= Stated exercise =
Pull out each line of the listing below that contains the string "light". Case counts, so match capital and lowercase letters precisely.

= Entries shown =
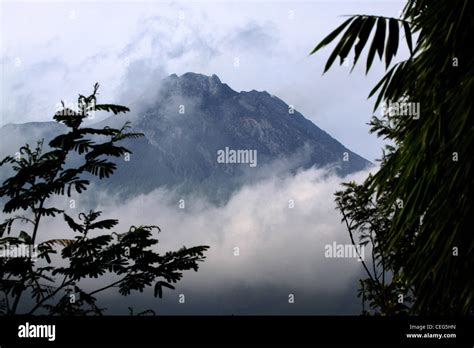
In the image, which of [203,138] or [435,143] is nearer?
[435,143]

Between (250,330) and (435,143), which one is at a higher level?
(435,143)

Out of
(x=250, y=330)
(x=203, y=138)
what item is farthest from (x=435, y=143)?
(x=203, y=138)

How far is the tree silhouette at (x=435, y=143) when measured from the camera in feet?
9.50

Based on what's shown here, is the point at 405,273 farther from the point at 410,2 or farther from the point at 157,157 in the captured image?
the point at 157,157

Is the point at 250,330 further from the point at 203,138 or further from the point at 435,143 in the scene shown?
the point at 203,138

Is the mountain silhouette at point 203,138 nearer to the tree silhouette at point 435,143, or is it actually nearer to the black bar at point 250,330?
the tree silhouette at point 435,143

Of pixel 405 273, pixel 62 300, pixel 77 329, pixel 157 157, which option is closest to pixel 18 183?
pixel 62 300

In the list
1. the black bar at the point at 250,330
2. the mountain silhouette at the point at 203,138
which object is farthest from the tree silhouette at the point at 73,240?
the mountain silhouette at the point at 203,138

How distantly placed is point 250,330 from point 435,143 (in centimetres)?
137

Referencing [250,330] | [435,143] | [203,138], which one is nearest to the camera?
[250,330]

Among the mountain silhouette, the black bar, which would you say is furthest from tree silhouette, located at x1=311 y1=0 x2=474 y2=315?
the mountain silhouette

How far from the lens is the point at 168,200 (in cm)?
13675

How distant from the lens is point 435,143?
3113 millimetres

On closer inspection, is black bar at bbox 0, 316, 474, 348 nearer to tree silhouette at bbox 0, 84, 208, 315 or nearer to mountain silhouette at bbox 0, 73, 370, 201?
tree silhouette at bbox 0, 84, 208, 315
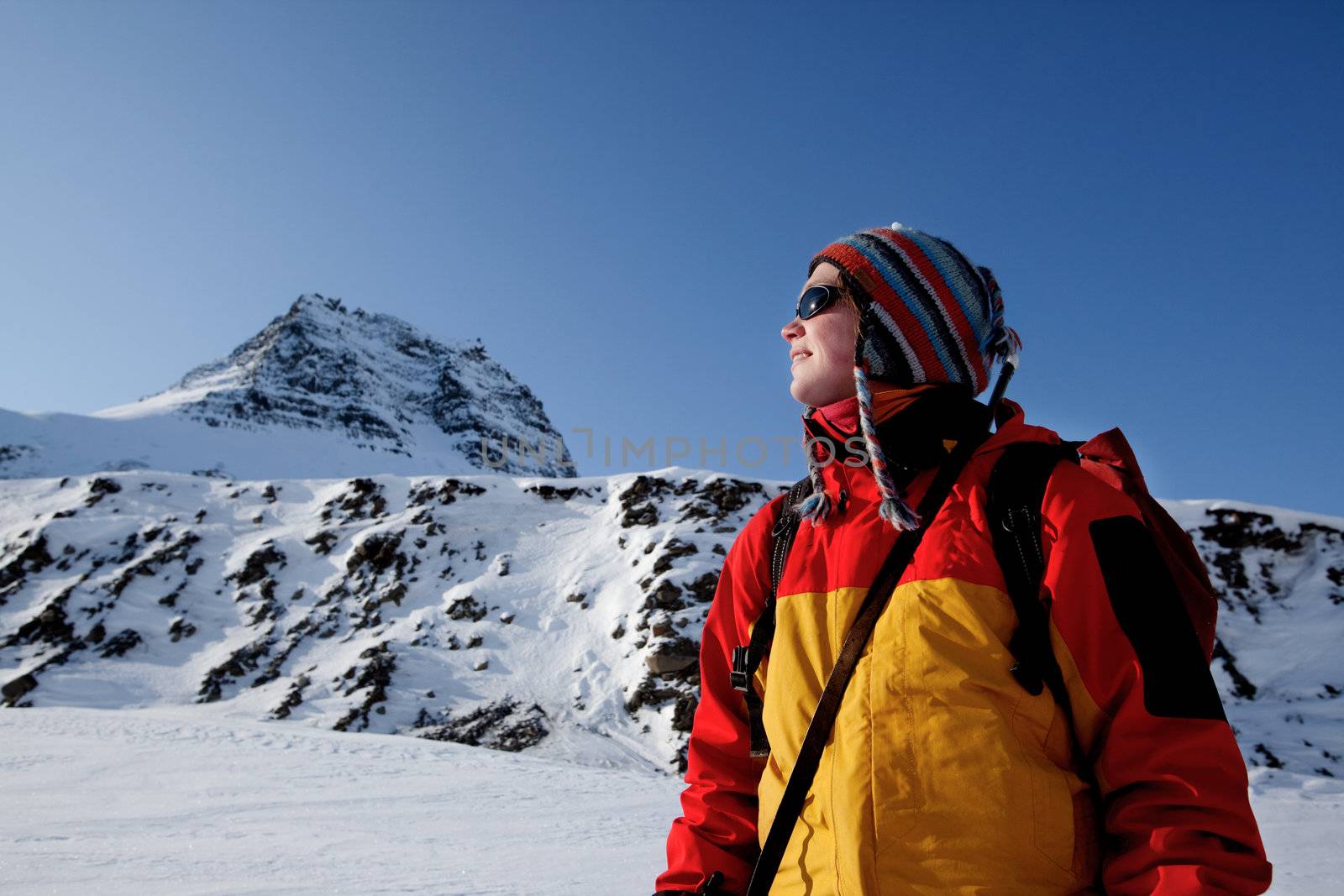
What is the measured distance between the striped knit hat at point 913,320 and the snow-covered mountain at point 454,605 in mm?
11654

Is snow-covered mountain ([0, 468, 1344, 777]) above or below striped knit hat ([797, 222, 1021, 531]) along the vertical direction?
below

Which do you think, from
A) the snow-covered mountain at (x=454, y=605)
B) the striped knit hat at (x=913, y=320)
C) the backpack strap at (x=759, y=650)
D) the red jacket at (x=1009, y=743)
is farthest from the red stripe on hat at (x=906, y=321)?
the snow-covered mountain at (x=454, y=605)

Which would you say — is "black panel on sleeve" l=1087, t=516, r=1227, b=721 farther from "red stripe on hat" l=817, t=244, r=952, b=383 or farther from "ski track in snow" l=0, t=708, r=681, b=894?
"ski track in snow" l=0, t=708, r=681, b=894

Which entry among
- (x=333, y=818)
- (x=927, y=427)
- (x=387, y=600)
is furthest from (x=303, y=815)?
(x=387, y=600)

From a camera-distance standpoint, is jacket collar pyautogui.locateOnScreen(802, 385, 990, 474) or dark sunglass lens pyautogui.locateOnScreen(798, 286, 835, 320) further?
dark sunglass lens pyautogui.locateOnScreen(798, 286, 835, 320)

--

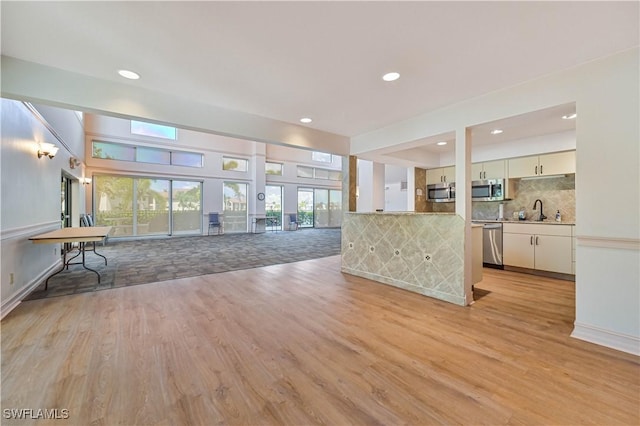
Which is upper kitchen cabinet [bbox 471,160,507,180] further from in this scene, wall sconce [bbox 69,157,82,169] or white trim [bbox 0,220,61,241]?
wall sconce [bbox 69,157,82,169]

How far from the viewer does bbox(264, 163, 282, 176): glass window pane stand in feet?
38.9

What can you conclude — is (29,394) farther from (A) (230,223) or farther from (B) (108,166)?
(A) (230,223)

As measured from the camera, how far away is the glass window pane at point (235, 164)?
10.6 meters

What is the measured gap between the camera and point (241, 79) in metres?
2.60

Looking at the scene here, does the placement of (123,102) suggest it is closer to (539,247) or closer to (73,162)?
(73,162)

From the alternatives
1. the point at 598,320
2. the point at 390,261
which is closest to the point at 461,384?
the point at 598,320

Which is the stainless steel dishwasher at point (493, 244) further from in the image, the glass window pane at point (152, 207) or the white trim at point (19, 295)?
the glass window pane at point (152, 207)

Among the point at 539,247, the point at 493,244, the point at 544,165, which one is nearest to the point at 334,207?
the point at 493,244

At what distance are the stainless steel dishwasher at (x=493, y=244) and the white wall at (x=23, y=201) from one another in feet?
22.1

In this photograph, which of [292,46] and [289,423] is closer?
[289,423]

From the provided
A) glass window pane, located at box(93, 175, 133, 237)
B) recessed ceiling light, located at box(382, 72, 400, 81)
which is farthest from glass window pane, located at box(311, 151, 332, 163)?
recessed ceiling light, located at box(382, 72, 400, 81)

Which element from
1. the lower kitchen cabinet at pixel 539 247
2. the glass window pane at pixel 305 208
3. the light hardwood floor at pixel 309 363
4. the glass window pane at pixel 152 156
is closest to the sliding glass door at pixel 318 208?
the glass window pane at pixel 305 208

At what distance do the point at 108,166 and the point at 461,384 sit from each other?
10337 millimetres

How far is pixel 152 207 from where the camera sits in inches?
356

= Reply =
B) recessed ceiling light, located at box(382, 72, 400, 81)
recessed ceiling light, located at box(382, 72, 400, 81)
3. the light hardwood floor at pixel 309 363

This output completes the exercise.